For example, in the following illustration we are interested in finding the sum of variable B
for each category/value in variable A
.
This can be useful when we want to aggregate by category:
When we summarize by groups, we can use the same aggregation methods we previously did
DataFrame.sum()
DataFrame.describe()
DataFrame.agg({'VariableName': ['sum', 'mean']})
The only difference is the need to set the DataFrame group prior to aggregating.

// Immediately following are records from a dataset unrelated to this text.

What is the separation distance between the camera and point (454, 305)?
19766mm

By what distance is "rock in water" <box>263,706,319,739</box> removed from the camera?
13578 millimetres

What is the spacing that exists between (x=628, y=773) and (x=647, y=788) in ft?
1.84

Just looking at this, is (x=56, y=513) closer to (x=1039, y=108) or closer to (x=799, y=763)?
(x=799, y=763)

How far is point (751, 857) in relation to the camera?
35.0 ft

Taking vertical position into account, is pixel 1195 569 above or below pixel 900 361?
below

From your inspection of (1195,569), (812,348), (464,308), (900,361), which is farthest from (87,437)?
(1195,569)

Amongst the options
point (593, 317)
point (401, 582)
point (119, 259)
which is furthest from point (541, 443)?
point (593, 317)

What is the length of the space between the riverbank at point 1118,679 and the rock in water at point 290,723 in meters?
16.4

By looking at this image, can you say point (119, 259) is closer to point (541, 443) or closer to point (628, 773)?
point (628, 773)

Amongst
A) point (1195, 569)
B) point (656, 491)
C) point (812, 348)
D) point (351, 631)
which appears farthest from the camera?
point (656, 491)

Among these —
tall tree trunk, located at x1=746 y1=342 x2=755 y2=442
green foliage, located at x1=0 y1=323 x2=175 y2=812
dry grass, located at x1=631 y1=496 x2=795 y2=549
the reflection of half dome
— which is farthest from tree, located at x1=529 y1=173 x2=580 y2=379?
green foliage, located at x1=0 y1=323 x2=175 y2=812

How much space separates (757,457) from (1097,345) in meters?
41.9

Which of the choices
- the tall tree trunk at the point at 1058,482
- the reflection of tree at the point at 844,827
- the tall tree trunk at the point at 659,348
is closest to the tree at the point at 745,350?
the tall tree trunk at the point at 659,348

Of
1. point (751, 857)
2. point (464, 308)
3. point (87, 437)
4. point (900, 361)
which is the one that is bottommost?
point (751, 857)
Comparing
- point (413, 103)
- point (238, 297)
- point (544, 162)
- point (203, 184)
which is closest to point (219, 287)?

We can set the DataFrame group by calling the DataFrame.groupby()
method and passing a variable name:
ames_grp = ames.groupby('neighborhood')
ames_grp
<pandas.core.groupby.generic.DataFrameGroupBy object at 0x129388ee0>
If we then call an aggregation method after our groupby()
call, we will see the DataFrame returned with group-level aggregations:
agg_ames = (
ames.groupby('neighborhood')
.agg({'saleprice': ['mean', 'median']})
.head()
)
agg_ames
saleprice | ||
---|---|---|
mean | median | |
neighborhood | ||
Blmngtn | 196661.678571 | 191500.0 |
Blueste | 143590.000000 | 130500.0 |
BrDale | 105608.333333 | 106000.0 |
BrkSide | 124756.250000 | 126750.0 |
ClearCr | 208662.090909 | 197500.0 |
This process always follows this model:
Notice that the grouped variable becomes the Index in our example.
agg_ames.index
Index(['Blmngtn', 'Blueste', 'BrDale', 'BrkSide', 'ClearCr'], dtype='object', name='neighborhood')
You should be aware that you can no longer treat the result as if it were numbered by row:
agg_ames.loc[["Blmngtn", "ClearCr"]]
# But try agg_ames.iloc[[0, -1]]!
saleprice | ||
---|---|---|
mean | median | |
neighborhood | ||
Blmngtn | 196661.678571 | 191500.0 |
ClearCr | 208662.090909 | 197500.0 |
If you don't wish this behavior you can specify as_index=False
:
(
ames.groupby('neighborhood', as_index=False)
.agg({'saleprice': ['mean', 'median']})
.head()
)
neighborhood | saleprice | ||
---|---|---|---|
mean | median | ||
0 | Blmngtn | 196661.678571 | 191500.0 |
1 | Blueste | 143590.000000 | 130500.0 |
2 | BrDale | 105608.333333 | 106000.0 |
3 | BrkSide | 124756.250000 | 126750.0 |
4 | ClearCr | 208662.090909 | 197500.0 |
Sometimes we have multiple categories by which we'd like to group. To extend our example, assume we want to find the average sale price by neighborhood *AND* year sold. We can pass a list of variable names to the groupby()
method:
agg_ames_multi = (
ames.groupby(['neighborhood', 'yr sold'])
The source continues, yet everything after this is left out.